Re: Script help. Perl perhaps ? (31 Views)
Reply
Frequent Advisor
Luke Morgan
Posts: 67
Registered: ‎11-06-2000
Message 1 of 9 (31 Views)
Accepted Solution

Script help. Perl perhaps ?

Hi.
I have written the script below to do a simple lookup but now I need to do it on a much larger datafile and it will take an age.
I suspect perl is the way to go to make it faster, but I don't know any perl :(

Could someone help me to translate this script please to save my server days of processing?
Thanks in advance.

The script looks up each line of a data file, compares certain fields with fields from a master file, and outputs an id value from the master file along with certain fields from the data file.

masterfile=/tmp/masterfile
datafile=/tmp/datafile

for b in `cat $datafile`
do

compare=`echo $b | awk 'BEGIN{FS="|"}{data = $2$5$6;print data}END{}' `

for a in `cat $masterfile`
do
mastercompare=`echo $a | awk 'BEGIN{FS="|"}{line = $2$5$6;print line}END{}'`
if [ $mastercompare = $compare ]
then
id=`echo $a | awk 'BEGIN{FS="|"}{print $1}END{}'`
output=`echo $b | awk 'BEGIN{FS="|";OFS="|"}{print $3,$7}END{}'`
echo $id"|"$output >> luke.out
fi
done

done
Please use plain text.
Honored Contributor
Peter Nikitka
Posts: 1,575
Registered: ‎02-10-2003
Message 2 of 9 (31 Views)

Re: Script help.
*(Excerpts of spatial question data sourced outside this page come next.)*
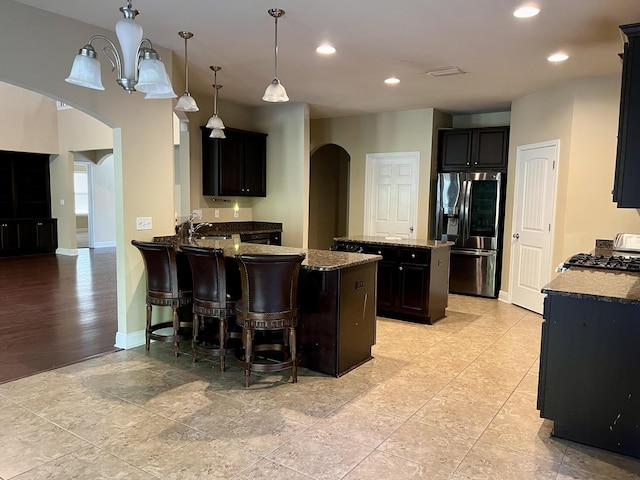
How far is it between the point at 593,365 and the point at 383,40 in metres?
2.89

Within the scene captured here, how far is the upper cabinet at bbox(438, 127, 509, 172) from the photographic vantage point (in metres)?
6.42

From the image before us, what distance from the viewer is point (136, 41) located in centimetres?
242

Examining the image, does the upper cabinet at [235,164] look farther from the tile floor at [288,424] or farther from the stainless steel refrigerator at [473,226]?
the tile floor at [288,424]

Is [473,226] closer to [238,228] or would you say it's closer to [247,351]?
[238,228]

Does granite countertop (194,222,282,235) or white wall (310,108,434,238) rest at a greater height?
white wall (310,108,434,238)

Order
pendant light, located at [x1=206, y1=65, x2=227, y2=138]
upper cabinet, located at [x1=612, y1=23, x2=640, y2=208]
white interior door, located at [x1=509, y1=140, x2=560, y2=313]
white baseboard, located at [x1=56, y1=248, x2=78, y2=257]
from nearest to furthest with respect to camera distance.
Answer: upper cabinet, located at [x1=612, y1=23, x2=640, y2=208]
pendant light, located at [x1=206, y1=65, x2=227, y2=138]
white interior door, located at [x1=509, y1=140, x2=560, y2=313]
white baseboard, located at [x1=56, y1=248, x2=78, y2=257]

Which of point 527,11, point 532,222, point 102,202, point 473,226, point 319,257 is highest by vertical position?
point 527,11

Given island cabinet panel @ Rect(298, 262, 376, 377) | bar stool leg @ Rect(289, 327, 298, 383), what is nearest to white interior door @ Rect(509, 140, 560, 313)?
island cabinet panel @ Rect(298, 262, 376, 377)

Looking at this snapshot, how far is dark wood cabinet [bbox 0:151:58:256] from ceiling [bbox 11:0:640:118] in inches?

Perl perhaps ?

Hi,

my suggestion reads the masterfile and the datafile only once, and puts all info in an array (untested) - this should be MUCH faster:

awk -F'|' 'BEGIN { OFS="|";
while ((getline < "/tmp/masterfile") == 1) id[$2$5$6] = $1 }
{ line=$2$5$6; if(id[line]) print (id[line],$3,$7) }' /tmp/datafile >luke.out

mfG Peter
The Universe is a pretty big place, it's bigger than anything anyone has ever dreamed of before. So if it's just us, seems like an awful waste of space, right? Jodie Foster in "Contact"
Please use plain text.
Honored Contributor
Peter Nikitka
Posts: 1,575
Registered: ‎02-10-2003
Message 3 of 9 (31 Views)

Re: Script help. Perl perhaps ?

Hi,

to be clean, close the masterfile after reading:


awk -F'|' 'BEGIN { OFS="|"
while ((getline < "/tmp/masterfile") == 1) id[$2$5$6] = $1
close ("/tmp/masterfile") }
{ line=$2$5$6; if(id[line]) print (id[line],$3,$7) }' /tmp/datafile >luke.out

mfG Peter
The Universe is a pretty big place, it's bigger than anything anyone has ever dreamed of before. So if it's just us, seems like an awful waste of space, right? Jodie Foster in "Contact"
Please use plain text.
Honored Contributor
H.Merijn Brand (procura
Posts: 6,185
Registered: ‎10-13-1997
Message 4 of 9 (31 Views)

Re: Script help. Perl perhaps ?

Yes, in this case, perl would be extremely faster.

--8<---
#!/usr/bin/perl

use strict;
use warnings;

my $masterfile = "/tmp/masterfile";
my $datafile = "/tmp/datafile";

open my $out, ">", "luke.out" or die "luke.out: $!\n";

my %master;
open my $mst, "<", $masterfile or die "$masterfile: $!\n";
while (<$mst>) {
my @mst = split /\|/, $_;
$master{join "|", @mst[1,4,5]} = [ @mst[0,2,6] ];
}
close $mst;

open my $dta, "<", $datafile or die "$datafile: $!\n";
while (<$dta>) {
my @dta = split /\|/, $_;
my $cmp = join "|", @dta[1,4,5];
exists $master{$cmp} or next;

my $id = $master{$cmp}[0];
print $out "$id|$dta[2]|$dta[6]\n";
}
close $dta;
close $out;
-->8---

You could even gain a lot more speed if you told us the format of the fields, and change the join "|"'s to pack.

Enjoy, Have FUN! H.Merijn
Enjoy, Have FUN! H.Merijn
Please use plain text.
Honored Contributor
H.Merijn Brand (procura
Posts: 6,185
Registered: ‎10-13-1997
Message 5 of 9 (31 Views)

Re: Script help. Perl perhaps ?

Peter, I like your awk solution, which is pretty close to what I do in perl, but yours could be safer, if you would include the sep in the key

As we were not told how the data looks like, your script would map both (12, 345, 6789) and (1, 23456, 789) to the same key.

Enjoy, Have FUN! H.Merijn
Enjoy, Have FUN! H.Merijn
Please use plain text.
Frequent Advisor
Luke Morgan
Posts: 67
Registered: ‎11-06-2000
Message 6 of 9 (31 Views)

Re: Script help. Perl perhaps ?

Thank you both very much for your suggestions.
I have implemented Peters script and the difference in speed is astonishing!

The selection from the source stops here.